Low-cost hardware players

Fourier Intelligence and Unitree Robotics pursue ultra-low-cost strategies backed by state funding and aggressive pricing. Unitree's new R1 model priced at approximately $5,500 sets new entry-level expectations for hobbyist and educational users, creating pricing pressure on premium educational robots like Leju's AELOS family.

Fourier Intelligence combines rehabilitation robots with open-source humanoid development, targeting universities and hospitals with complete development kits. Both companies benefit from Chinese manufacturing scale and government support, which pressures higher-cost competitors to differentiate through software capabilities and service quality rather than hardware pricing alone.

TAM Expansion

New products

Leju's product portfolio already spans multiple robot form factors and price points, creating upsell opportunities within existing customer relationships. The company's joint venture with Haichen to develop the Sailian Aura industrial-grade humanoid targets factory logistics, an adjacent market worth over $30 billion where mobile manipulators are replacing fixed conveyor systems.

The 5G-enabled demonstration robot developed with China Mobile and Huawei supports ultra-low-latency teleoperation and cloud inferencing capabilities. This enables robot-as-a-service business models for malls, airports, and smart city operators who prefer operational expenses over capital equipment purchases.

Management's roadmap includes an open humanoid robot platform that would generate recurring software revenue from third-party developers, shifting the revenue mix from hardware manufacturing toward software and ecosystem coordination.

Customer base expansion

Leju's cost reduction roadmap targets a price point of approximately $20,000 by late 2025, opening security patrol, delivery, and consumer segments measured in millions of potential units rather than thousands. This shifts focus from B2B research and industrial applications toward mass consumer markets.

The partnership with China Telecom packages robots for elder care, safety monitoring, and family companionship, expanding the total addressable market from research laboratories toward consumer IoT applications. Early pilots in smart apartments include integration with home automation systems and voice-controlled assistance.

The national joint laboratory with Peking University aims to make Leju's platform a common teaching and research platform, capturing long-tail university and vocational training budgets while building relationships with the next generation of robotics researchers and engineers.

|---|

• [USING THE INFORMATION]:
1. In the robotics market passage, what is the approximate price of Unitree's R1 model?
2. Write the next part of the robotics market passage, picking up right after its last paragraph.
You won't need the entries below to do any of this.

|---|

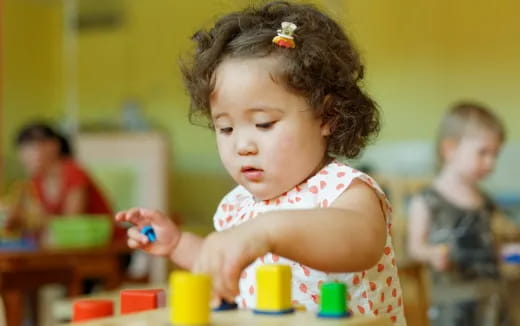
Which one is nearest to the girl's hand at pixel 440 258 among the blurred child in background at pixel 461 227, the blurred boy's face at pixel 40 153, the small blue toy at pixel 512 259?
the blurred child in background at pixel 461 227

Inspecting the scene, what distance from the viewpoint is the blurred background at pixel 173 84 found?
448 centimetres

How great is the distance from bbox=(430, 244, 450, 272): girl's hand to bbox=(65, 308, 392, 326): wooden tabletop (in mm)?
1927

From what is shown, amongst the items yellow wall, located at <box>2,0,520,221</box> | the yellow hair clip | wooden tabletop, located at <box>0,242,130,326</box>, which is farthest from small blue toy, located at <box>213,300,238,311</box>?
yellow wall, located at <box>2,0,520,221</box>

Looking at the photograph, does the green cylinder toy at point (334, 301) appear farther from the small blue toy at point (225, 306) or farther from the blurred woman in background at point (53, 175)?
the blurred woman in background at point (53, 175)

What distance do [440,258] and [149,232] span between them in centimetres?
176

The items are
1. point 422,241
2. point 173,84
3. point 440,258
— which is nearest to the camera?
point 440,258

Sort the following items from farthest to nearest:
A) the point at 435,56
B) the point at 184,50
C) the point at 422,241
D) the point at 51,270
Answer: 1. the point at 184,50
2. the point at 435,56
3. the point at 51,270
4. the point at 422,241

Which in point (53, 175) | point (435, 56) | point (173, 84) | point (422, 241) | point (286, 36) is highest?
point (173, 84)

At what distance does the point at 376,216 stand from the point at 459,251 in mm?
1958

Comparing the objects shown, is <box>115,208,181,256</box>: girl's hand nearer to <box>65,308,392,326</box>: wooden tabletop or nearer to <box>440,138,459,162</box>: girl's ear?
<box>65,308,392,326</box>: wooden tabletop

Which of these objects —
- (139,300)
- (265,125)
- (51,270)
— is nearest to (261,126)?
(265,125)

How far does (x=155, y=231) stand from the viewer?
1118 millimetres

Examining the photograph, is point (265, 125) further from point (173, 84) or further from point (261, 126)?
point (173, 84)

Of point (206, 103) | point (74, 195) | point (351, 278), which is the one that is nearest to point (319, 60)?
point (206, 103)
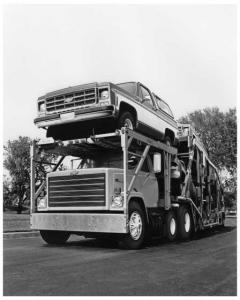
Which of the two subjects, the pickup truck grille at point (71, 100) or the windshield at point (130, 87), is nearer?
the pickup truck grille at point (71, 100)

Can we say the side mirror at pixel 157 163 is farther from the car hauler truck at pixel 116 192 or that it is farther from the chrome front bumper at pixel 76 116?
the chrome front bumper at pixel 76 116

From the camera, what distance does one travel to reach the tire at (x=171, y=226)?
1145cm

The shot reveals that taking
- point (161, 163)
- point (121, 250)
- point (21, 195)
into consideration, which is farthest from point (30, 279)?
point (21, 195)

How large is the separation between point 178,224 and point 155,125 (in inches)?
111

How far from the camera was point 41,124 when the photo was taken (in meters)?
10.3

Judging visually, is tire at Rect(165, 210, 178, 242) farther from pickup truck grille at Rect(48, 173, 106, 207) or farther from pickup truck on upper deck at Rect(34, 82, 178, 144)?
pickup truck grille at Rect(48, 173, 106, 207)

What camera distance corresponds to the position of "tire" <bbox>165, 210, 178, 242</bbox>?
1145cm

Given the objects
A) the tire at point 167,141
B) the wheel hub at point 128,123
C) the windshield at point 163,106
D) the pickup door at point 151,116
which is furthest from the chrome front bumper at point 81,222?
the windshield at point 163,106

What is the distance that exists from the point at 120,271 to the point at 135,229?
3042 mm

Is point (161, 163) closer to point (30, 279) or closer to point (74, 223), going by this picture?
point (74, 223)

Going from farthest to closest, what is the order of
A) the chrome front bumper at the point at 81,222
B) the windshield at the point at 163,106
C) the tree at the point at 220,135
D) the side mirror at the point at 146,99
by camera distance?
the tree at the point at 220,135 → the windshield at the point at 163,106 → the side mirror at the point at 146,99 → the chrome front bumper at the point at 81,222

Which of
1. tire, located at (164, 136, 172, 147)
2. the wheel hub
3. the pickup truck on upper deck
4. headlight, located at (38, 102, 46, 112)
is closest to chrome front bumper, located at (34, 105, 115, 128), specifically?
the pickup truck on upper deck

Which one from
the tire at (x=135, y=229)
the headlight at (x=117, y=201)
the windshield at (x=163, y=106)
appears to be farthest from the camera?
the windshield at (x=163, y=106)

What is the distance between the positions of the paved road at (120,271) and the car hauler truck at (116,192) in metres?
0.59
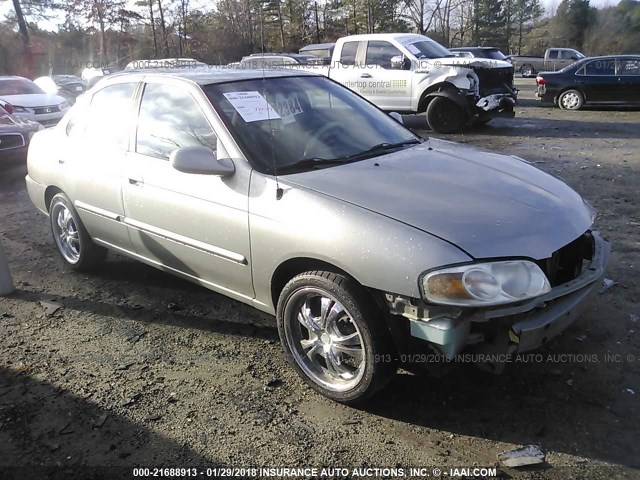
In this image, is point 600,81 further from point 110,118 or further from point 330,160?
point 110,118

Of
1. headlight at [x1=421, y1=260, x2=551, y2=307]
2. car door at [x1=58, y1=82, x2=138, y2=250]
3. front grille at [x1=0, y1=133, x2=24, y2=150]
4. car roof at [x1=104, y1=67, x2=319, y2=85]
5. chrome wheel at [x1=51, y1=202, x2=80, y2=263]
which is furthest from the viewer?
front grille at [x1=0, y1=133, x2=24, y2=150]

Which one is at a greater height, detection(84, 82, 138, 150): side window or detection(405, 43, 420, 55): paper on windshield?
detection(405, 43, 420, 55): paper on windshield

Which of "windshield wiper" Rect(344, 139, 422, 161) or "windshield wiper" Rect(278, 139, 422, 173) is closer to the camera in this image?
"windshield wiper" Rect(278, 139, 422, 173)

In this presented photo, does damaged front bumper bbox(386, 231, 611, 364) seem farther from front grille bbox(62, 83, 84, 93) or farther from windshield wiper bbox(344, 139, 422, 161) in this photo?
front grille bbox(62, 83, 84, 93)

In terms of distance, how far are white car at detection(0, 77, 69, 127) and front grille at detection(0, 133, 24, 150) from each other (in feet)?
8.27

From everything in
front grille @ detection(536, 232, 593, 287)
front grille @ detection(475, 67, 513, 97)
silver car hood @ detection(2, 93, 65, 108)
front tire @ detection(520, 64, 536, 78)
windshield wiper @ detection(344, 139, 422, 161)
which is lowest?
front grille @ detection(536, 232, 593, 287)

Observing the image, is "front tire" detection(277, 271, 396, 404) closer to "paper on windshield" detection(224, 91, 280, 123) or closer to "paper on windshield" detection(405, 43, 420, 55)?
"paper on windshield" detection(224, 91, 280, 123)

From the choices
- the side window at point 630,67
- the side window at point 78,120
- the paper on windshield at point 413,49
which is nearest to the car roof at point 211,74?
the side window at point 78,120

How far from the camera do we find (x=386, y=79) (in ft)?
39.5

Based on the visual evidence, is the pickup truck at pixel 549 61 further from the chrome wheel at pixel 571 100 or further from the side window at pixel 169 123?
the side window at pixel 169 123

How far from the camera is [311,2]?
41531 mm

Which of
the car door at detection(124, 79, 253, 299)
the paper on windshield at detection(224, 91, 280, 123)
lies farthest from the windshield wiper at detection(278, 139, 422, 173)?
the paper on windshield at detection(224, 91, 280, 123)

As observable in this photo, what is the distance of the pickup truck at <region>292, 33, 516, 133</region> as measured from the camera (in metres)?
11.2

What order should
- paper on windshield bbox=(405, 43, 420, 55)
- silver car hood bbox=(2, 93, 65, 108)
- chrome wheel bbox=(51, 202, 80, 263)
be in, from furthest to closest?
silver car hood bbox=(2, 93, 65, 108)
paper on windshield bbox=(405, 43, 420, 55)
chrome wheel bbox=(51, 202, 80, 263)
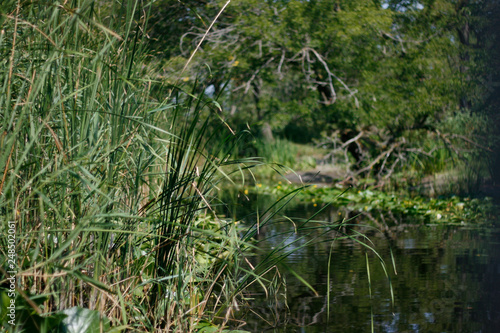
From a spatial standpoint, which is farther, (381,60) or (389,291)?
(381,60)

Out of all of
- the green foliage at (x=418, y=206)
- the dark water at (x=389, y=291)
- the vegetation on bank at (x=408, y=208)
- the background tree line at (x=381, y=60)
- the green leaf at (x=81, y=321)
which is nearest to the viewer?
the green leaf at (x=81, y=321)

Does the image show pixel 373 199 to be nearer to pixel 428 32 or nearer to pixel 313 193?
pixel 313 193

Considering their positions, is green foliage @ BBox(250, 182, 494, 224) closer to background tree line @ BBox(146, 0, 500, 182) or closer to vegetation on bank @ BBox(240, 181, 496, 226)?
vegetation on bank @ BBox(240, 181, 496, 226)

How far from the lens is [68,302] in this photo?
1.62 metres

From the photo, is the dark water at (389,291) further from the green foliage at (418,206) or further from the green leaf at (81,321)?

|---|

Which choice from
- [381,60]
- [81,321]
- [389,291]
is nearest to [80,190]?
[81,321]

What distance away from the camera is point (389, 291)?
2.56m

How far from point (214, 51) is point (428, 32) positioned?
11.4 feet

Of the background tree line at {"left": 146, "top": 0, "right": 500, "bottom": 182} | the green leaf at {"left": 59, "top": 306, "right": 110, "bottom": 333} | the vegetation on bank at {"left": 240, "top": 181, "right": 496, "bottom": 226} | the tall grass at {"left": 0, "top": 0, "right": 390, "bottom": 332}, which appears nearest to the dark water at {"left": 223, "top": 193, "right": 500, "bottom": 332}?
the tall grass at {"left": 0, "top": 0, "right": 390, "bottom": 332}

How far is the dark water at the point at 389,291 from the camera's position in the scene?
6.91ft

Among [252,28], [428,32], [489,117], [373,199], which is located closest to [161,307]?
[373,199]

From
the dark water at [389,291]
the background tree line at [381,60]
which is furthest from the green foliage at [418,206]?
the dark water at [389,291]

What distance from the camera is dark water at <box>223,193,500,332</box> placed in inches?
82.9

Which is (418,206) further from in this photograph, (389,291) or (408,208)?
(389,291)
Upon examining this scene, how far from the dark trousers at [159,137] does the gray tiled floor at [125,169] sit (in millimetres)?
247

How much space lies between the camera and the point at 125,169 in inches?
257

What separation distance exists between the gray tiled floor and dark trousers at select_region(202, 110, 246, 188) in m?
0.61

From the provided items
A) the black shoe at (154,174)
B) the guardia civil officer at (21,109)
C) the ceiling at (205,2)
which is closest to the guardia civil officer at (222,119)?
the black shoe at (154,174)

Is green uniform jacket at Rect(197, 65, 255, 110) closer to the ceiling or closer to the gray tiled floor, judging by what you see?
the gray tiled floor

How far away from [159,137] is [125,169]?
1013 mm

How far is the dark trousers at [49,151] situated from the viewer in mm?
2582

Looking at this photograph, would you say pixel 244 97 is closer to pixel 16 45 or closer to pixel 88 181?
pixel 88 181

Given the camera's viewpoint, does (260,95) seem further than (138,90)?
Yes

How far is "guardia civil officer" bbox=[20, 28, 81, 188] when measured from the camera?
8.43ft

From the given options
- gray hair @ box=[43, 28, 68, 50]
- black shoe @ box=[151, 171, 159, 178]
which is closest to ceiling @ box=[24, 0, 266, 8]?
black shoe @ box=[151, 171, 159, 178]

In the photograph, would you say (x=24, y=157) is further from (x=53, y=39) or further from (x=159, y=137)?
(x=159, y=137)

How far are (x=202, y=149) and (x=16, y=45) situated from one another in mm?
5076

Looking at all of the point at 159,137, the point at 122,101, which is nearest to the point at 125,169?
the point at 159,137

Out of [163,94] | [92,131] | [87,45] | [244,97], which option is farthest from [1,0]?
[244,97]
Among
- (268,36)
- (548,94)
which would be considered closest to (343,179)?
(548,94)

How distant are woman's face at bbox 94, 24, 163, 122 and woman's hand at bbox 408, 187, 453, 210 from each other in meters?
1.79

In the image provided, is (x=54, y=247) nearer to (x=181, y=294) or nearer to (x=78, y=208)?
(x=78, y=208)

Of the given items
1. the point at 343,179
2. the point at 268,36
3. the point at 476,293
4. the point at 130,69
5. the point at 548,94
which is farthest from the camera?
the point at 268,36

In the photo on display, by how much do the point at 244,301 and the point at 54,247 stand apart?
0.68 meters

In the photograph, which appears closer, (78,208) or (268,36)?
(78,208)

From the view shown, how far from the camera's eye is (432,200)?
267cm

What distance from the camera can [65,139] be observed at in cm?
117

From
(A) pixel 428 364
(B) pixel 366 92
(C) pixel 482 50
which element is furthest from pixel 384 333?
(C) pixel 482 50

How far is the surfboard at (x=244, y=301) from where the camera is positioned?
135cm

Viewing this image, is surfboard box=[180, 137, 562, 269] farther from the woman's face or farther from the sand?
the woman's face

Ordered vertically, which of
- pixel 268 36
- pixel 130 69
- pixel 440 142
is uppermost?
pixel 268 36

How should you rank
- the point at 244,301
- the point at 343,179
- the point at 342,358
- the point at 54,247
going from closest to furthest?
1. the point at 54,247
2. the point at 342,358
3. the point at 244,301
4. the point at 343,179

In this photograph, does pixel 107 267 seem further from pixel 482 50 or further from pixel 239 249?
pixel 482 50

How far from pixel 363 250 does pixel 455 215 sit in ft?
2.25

|---|

• [ANSWERS PROVIDED]:
1. About $5,500.

2.
Geographic expansion

International exhibitions including Mobile World Congress in Barcelona provide entry points into European and North American markets where labor shortages create acute demand for general-purpose automation. These markets typically support higher price points than domestic Chinese sales, potentially improving unit economics for export models.

The pre-IPO financing specifically earmarks funds for deepening industry chain layout and export certification, reducing capital constraints on international scaling. Leju's integration with globally available platforms like HarmonyOS and standard robotics frameworks like ROS 2 facilitates international deployment compared to China-specific software stacks.

Risks

Price compression: Aggressive pricing from competitors such as Unitree, which launched a humanoid robot at $5,500, adds downward pressure on Leju's education robot margins and accelerates required cost reduction in industrial models. Leju faces tradeoffs between quality and features versus price, especially against state-subsidized rivals.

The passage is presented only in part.